Friday, April 24, 2009

Bunaken: The Weeks After




We shall defend our island...
- Winston Churchill, UK

It's close to three weekends and it's still one heck of an experience. We finally came down to normality of laundry rounds, a still empty refrigerator, throwing out two living-room-sized carpets (thanks to Tommy), entertaining friends, sharing regaling stories of the Neptunic discoveries, and missed the healthily charged water and air.


The journey began with a smooth flight to Sulawesi, and a bohemian looking captain of the boat welcome from a particular Mr. Yaakob (former Finland, complete Finnish to the "finishing" line... no pun!) and the unveiling of a marshland lagoon, to the howling welcome of Viiru, Prinsi, Viivi, and Vaisii, the resident moggies. The place was quite common with small chalets (hammock was complimentary) and a bathroom with appalling water pressure. But the whole point was to spend the whole day outside in the sea and only crashed out in a lusciously simple bed with an ingenious design of four bamboo tied together to form the frame for the mosquito net. Imagine warm balmy nights with the ringing white noise crickets and geckos, gentle rain in the middle of the night and a lasting memory of a full moon, lighting the ripples of the not-too-far-away Manado mainland.

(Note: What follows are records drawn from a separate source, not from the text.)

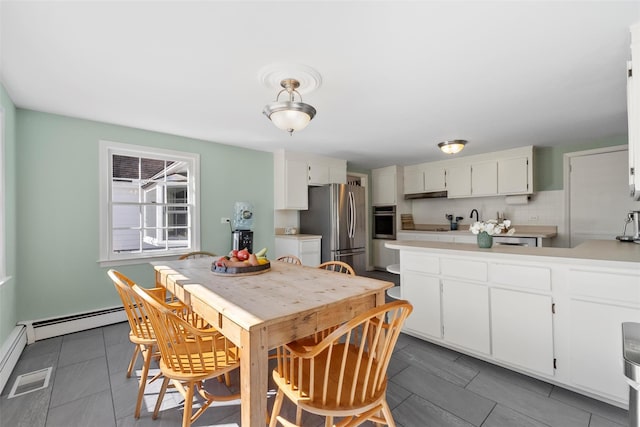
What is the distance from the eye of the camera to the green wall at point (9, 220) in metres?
2.24

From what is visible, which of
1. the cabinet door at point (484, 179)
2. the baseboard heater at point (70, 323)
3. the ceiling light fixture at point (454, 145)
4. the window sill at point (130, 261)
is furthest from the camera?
the cabinet door at point (484, 179)

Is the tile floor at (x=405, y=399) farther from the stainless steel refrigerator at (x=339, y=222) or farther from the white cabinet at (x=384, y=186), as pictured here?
the white cabinet at (x=384, y=186)

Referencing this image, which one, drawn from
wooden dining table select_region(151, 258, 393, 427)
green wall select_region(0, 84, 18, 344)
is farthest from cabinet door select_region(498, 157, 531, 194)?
green wall select_region(0, 84, 18, 344)

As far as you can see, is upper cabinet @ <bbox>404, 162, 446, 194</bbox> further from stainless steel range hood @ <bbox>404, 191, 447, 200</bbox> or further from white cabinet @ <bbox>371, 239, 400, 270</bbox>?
white cabinet @ <bbox>371, 239, 400, 270</bbox>

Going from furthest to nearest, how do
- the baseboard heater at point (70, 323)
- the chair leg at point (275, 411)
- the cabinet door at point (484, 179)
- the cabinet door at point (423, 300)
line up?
the cabinet door at point (484, 179) < the baseboard heater at point (70, 323) < the cabinet door at point (423, 300) < the chair leg at point (275, 411)

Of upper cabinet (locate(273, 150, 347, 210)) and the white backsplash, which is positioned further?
upper cabinet (locate(273, 150, 347, 210))

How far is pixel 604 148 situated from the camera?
3830 millimetres

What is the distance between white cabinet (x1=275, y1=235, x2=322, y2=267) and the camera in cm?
424

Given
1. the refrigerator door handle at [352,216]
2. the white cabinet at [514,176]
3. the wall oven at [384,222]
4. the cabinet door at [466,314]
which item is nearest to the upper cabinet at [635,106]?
the cabinet door at [466,314]

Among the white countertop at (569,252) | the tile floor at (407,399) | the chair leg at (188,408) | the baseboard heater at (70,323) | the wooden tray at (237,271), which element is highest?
the white countertop at (569,252)

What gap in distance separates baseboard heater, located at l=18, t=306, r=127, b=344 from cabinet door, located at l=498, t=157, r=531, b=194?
17.9 feet

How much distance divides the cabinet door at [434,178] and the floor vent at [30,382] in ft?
17.9

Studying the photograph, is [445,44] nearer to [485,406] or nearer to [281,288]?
[281,288]

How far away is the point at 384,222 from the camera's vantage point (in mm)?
5863
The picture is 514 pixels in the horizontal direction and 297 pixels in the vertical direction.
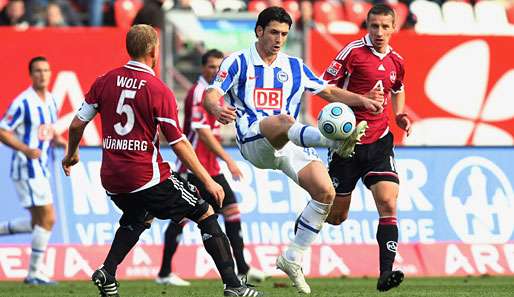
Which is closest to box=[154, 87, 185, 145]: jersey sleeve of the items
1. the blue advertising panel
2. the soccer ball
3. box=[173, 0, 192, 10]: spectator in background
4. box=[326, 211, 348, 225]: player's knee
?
the soccer ball

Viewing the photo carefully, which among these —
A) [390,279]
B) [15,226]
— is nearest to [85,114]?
[390,279]

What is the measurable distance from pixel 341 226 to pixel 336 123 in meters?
5.80

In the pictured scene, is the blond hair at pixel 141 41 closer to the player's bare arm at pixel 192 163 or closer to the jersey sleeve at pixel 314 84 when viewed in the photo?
the player's bare arm at pixel 192 163

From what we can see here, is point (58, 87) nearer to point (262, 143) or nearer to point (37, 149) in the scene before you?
point (37, 149)

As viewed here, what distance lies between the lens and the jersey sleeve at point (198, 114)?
12.9 m

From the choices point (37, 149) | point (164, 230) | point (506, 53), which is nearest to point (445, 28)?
point (506, 53)

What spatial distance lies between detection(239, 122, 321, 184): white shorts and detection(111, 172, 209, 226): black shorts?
818 mm

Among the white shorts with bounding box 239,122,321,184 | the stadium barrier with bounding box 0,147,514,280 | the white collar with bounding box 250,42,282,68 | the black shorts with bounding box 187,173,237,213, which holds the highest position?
the white collar with bounding box 250,42,282,68

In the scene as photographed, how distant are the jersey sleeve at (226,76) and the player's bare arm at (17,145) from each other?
3.44m

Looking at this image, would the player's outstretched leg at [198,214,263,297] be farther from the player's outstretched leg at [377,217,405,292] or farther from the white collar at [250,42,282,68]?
the white collar at [250,42,282,68]

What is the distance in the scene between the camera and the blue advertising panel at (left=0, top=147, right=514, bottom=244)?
14312 mm

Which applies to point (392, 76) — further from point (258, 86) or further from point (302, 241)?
point (302, 241)

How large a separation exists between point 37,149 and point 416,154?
15.1 feet

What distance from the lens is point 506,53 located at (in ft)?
62.5
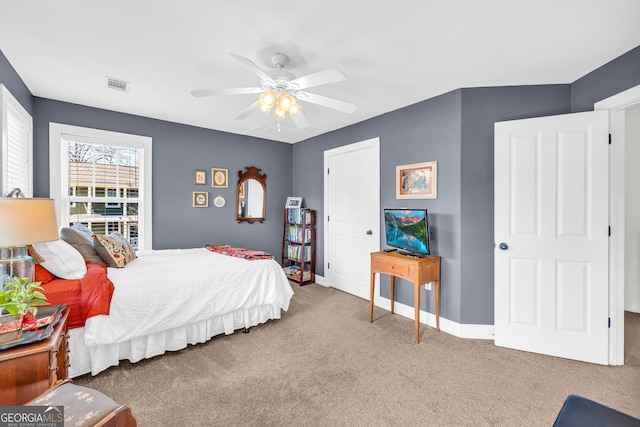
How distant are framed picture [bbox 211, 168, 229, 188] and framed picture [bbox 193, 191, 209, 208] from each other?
0.20m

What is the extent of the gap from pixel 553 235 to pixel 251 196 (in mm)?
4037

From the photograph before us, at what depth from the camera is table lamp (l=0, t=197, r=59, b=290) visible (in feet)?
4.75

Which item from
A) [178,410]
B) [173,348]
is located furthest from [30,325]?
[173,348]

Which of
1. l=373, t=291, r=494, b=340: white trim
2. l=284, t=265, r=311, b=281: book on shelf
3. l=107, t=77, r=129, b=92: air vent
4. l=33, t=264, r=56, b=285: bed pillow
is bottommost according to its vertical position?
l=373, t=291, r=494, b=340: white trim

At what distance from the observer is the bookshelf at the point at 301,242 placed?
4.67 metres

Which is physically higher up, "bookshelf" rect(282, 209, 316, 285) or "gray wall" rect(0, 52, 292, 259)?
"gray wall" rect(0, 52, 292, 259)

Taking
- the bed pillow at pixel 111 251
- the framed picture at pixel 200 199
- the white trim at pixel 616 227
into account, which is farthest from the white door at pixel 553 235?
the framed picture at pixel 200 199

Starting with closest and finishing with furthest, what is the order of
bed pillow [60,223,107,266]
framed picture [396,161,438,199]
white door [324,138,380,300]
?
bed pillow [60,223,107,266]
framed picture [396,161,438,199]
white door [324,138,380,300]

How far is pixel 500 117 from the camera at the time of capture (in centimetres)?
279

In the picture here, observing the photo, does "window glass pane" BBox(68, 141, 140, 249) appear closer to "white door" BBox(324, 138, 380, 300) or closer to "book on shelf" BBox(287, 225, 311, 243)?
"book on shelf" BBox(287, 225, 311, 243)

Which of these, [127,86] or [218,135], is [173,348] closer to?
Result: [127,86]

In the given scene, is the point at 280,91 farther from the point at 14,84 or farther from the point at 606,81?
the point at 606,81

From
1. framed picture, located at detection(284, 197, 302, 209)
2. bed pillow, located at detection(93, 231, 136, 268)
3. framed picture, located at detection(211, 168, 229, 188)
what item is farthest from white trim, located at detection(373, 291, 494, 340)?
framed picture, located at detection(211, 168, 229, 188)

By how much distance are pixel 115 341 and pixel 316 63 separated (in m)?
2.67
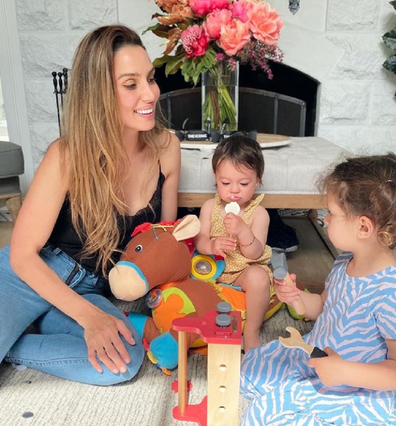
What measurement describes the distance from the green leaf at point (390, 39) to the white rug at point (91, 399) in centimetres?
158

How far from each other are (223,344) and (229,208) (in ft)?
1.56

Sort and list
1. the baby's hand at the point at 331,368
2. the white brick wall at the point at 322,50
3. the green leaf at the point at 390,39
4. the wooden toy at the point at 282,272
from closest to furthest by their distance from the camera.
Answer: the baby's hand at the point at 331,368 → the wooden toy at the point at 282,272 → the green leaf at the point at 390,39 → the white brick wall at the point at 322,50

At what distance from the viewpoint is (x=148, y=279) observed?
1003mm

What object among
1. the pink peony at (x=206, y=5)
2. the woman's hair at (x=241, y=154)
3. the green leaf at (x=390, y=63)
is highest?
the pink peony at (x=206, y=5)

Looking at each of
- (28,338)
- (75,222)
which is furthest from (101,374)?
(75,222)

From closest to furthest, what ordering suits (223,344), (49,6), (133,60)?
(223,344)
(133,60)
(49,6)

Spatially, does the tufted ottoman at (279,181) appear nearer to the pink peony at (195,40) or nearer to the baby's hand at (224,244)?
the baby's hand at (224,244)

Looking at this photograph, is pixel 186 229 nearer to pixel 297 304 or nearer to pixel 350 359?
pixel 297 304

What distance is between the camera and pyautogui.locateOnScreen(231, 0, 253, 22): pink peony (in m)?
1.30

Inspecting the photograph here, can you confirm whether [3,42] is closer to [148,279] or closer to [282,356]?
[148,279]

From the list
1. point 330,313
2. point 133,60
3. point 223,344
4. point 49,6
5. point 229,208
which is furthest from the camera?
point 49,6

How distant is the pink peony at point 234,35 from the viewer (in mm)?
1273

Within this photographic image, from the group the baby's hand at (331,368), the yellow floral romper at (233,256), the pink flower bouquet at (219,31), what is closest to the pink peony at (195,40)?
the pink flower bouquet at (219,31)

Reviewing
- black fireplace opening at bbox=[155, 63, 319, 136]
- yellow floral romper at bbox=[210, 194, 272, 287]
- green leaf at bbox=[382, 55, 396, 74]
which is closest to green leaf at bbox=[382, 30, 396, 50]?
green leaf at bbox=[382, 55, 396, 74]
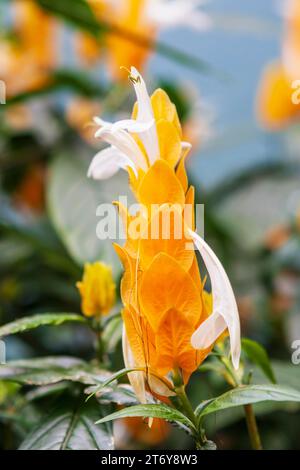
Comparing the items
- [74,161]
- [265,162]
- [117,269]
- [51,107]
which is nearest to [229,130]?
[265,162]

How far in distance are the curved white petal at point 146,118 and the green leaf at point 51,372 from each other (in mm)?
120

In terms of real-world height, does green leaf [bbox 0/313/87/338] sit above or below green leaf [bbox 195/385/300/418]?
above

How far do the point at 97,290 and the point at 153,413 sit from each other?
10 cm

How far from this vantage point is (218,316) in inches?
11.2

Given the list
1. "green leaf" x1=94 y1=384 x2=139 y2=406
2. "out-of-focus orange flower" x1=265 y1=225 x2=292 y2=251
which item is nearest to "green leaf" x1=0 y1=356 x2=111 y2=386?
"green leaf" x1=94 y1=384 x2=139 y2=406

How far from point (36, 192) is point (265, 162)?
386mm

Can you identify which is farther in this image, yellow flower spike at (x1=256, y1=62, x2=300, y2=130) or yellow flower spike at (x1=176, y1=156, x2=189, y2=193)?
yellow flower spike at (x1=256, y1=62, x2=300, y2=130)

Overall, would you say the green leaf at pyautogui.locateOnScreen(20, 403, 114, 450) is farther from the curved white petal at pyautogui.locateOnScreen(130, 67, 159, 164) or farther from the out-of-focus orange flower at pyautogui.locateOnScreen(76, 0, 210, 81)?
the out-of-focus orange flower at pyautogui.locateOnScreen(76, 0, 210, 81)

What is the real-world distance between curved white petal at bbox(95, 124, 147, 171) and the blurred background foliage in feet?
0.52

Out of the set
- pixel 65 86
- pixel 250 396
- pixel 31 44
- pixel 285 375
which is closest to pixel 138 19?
pixel 65 86

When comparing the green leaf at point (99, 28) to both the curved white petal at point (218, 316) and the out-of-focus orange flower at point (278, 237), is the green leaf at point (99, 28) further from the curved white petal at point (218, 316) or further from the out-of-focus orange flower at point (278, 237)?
the curved white petal at point (218, 316)

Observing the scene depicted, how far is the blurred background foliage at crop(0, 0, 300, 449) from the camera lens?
0.63m

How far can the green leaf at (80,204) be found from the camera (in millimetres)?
526
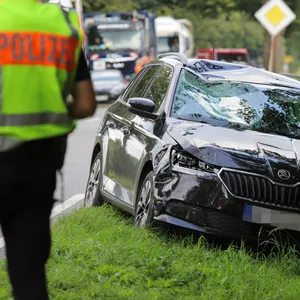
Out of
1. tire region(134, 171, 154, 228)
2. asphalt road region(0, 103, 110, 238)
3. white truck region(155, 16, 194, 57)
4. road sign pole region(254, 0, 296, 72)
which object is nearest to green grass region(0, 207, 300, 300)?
tire region(134, 171, 154, 228)

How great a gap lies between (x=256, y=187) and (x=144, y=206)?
3.59 feet

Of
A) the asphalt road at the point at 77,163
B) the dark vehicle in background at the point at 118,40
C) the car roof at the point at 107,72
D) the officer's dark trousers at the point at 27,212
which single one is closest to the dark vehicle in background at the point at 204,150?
the asphalt road at the point at 77,163

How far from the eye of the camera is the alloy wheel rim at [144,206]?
835 cm

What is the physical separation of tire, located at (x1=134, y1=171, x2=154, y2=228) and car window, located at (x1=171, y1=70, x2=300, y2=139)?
649 millimetres

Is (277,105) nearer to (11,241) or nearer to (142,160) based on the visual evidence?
(142,160)

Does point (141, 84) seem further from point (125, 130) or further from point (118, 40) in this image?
point (118, 40)

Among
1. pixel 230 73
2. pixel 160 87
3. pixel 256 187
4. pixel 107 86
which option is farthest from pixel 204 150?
pixel 107 86

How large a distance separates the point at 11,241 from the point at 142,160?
14.7 feet

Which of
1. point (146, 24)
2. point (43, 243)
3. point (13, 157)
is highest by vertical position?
point (13, 157)

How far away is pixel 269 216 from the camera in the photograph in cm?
771

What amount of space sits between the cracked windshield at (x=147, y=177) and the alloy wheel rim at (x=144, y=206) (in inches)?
0.9

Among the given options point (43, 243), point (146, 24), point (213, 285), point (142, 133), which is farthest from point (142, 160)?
point (146, 24)

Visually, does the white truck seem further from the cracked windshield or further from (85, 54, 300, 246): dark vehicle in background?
(85, 54, 300, 246): dark vehicle in background

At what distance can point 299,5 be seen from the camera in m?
40.5
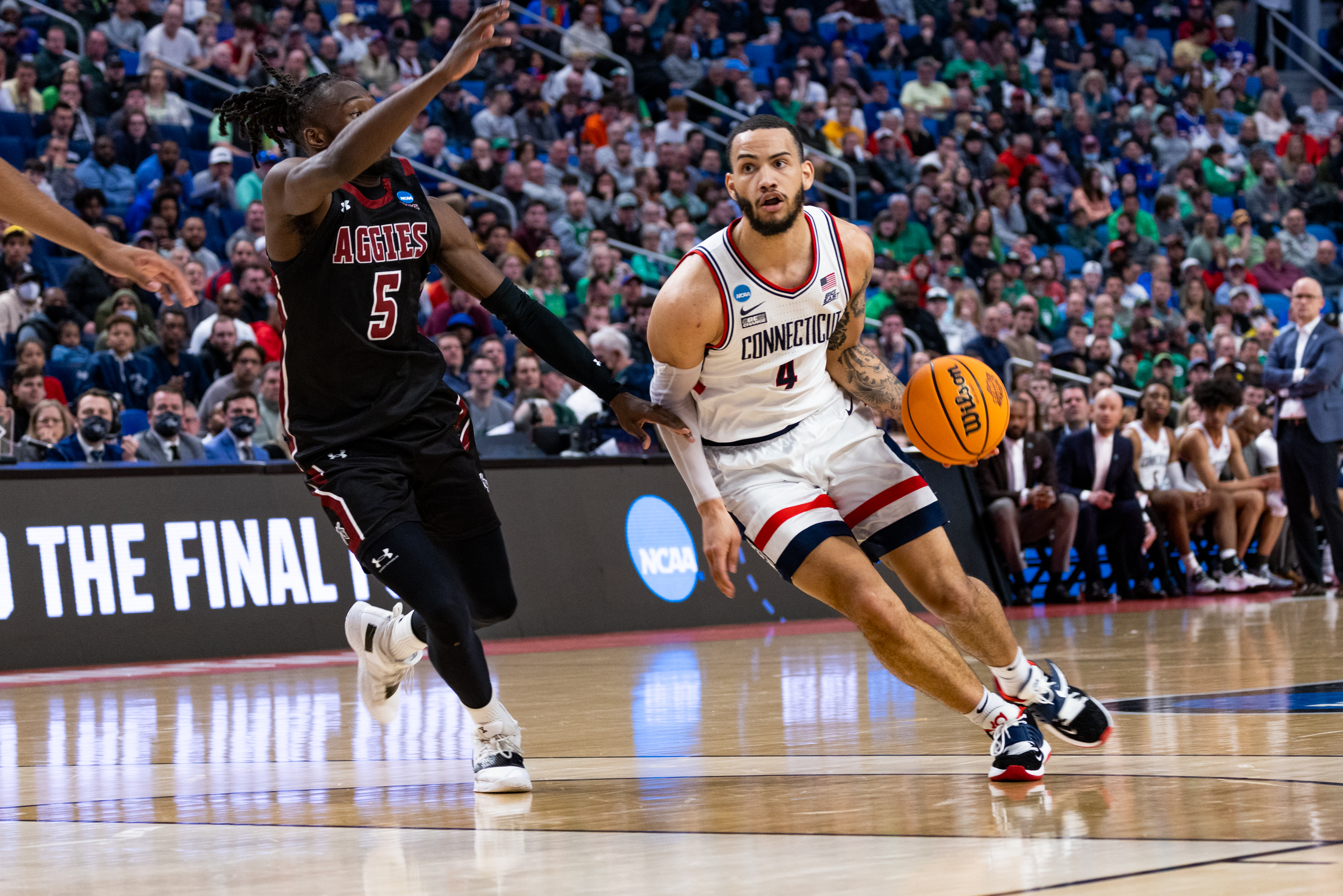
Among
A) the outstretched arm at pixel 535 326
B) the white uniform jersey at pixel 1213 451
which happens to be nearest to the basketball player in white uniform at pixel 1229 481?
the white uniform jersey at pixel 1213 451

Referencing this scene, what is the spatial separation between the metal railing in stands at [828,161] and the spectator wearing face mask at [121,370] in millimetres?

We are open water certified, we are glad that we made the full use of our time and can't wait to go for the advanced upgrade to take on night and wreck dives. But boy were we totally astounded by the diversity and wealth of flora and fauna brimming from the surface of the sea!

On our first dive day, we were being escorted by a school of tunas, thrashing violently upon the surface at breathtaking speed. In between the "usuals" of white-mouthed moray, fusilliers, clown triggerfish, a barra here and there, green turtles and thousands of gorgonian fans, corals and little Nemo, we were humbled by the experience of being up front with the wildness of floating effortlessly in the midst of a blue suspension, encircled by too many a fish to count, all too busy forming information highways in the undersea world, every move analysed and digested, spat and taken as a piece of communication between man and beast, the environment and where we were, what we were, and how we were doing in the blue planet's greatest gift - its water playground.


I gained a whole different perspective of humility of my own smallness yet when I looked at a shrimp, a razor fish, a ghost pipe fish, even tried to ride out the current with a baby lion fish, danced amongst the unicorn fish, respected the boundaries of the scorpion fish and came eye-to-eye with a pink baby (unclassified) jellyfish... I felt a kind of greatness in my heart that I felt only for the first time. I think it was the marvelous feeling of being one with one of the most fascinating "final frontiers" broken by humankind.


I shall put out more photographs that I have collected from other divers and our own inclusive, as time progresses (there is just still too much for us to sort out before our next trip which is this coming Wednesday to Perth!) but I'm leaving at this note at this particular point in time, in return for more stories of the beautiful time and the most warm people I have met in Indonesia in a long time. To Elrow, Jun and the lot, we had so much fun singing, getting "inspirasi" from the bucket, and learning about your culture (especially the intrinsic relationship between Sulawesians and the rest of the Javanese cousins) and politics, the good words and secrets, and also meeting other divers from all over the world - from the Germans in China to the "beruangs" in Thailand (honey, you know who I'm talking about) and the Finnish... I'll just pause from here (ok, I have held back from the Finnish joke, ok?).